= Department of Agriculture (Sri Lanka) =

The Department of Agriculture (DOA) functions under the Ministry of Agriculture of Government of Sri Lanka is one of the largest government departments with a high profile community of agricultural scientists and a network of institutions covering different agro ecological regions island wide. DOA focuses on maintaining and increasing productivity and production of the food crops in the country. Two Agriculture parks functions under the department.

== Main Functions ==
- Research
- Agriculture Extension
- Seed and planting material production
- Regulatory Services (Plant Protection Act, Soil Conservation Act, Control of Pesticide Act, Seed Act)

== Management Structure ==
The Management structure of DOA consists of three research institutes:
1. Rice Research and Development Institute.
2. Field Crops Research and Development Institute.

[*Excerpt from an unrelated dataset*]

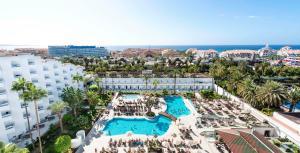 Een luchtfoto van Spring Hotel Vulcano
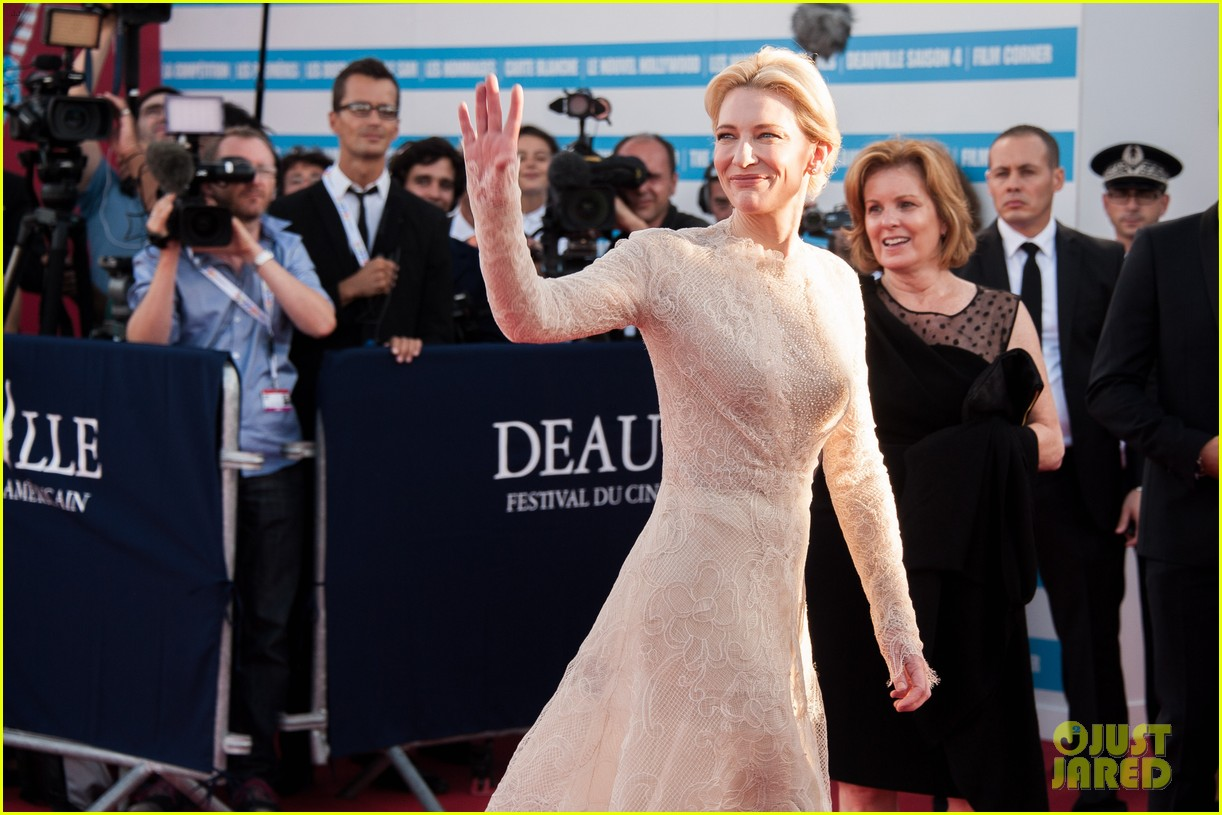cate blanchett michael douglas deauville opening ceremony 01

3. Horticultural Crops Research and Development Institute.
4. Fruit Research and Development Institute
and six technical service centers:
1. Seed Certification and Plant Protection Centre.

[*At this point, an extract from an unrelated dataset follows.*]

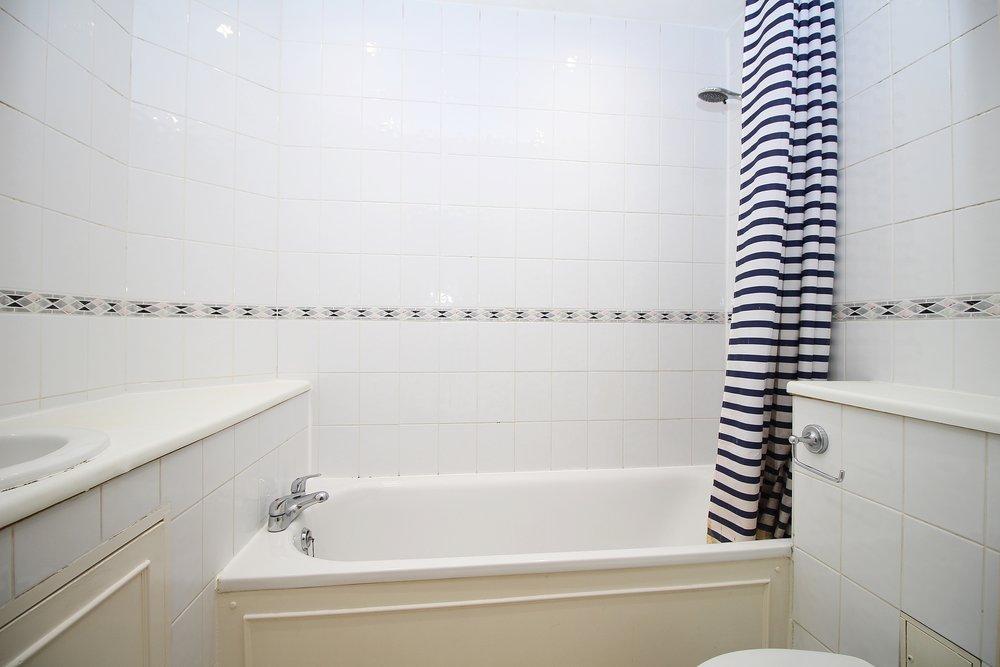 bathroom 07.jpg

2. Seed and Planting Material Development Center.
3. Extension and Training Centre.
4. National Agriculture Information & Communication Centre
5. Socio Economics and Planning Center.
6. Natural Resource Management Center.
7. Progress Monitoring and Evaluation Unit.

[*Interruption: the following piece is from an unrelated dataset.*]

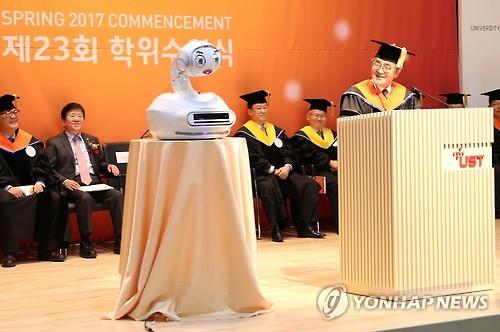 MERO-3, un robot mecánico emocional desarrollado por el Instituto de Ciencia y Tecnología de Corea del Sur (KIST, según sus siglas en inglés), ofrece un discurso congratulatorio a los estudiantes que se gradúan de la Universidad de Ciencia y Tecnología (UST) en Daejeon, a unos 164 kilómetros en el sur de Seúl, el 17 de febrero de 2017. (Foto cortesía de la UST) (Foto de archivo)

== Agro technology Parks ==
Agro Technology Park is one of the initiatives for agriculture extension, education and agro tourism implemented by the Department of Agriculture, Sri Lanka. The first Agro Park was established in Kandy district. The park is bounded in three sides with the river Mahaweli in the historically important place of Gannoruwa in Kandy and, lies at an altitude of 473 m (1550 ft) above sea level in a total area of 2 square kilometers. The A parks comprise the majority of the institutions of the Department of Agriculture. The second A-Park was established in Hambantota district adjoining to the Government Farm in Batatha.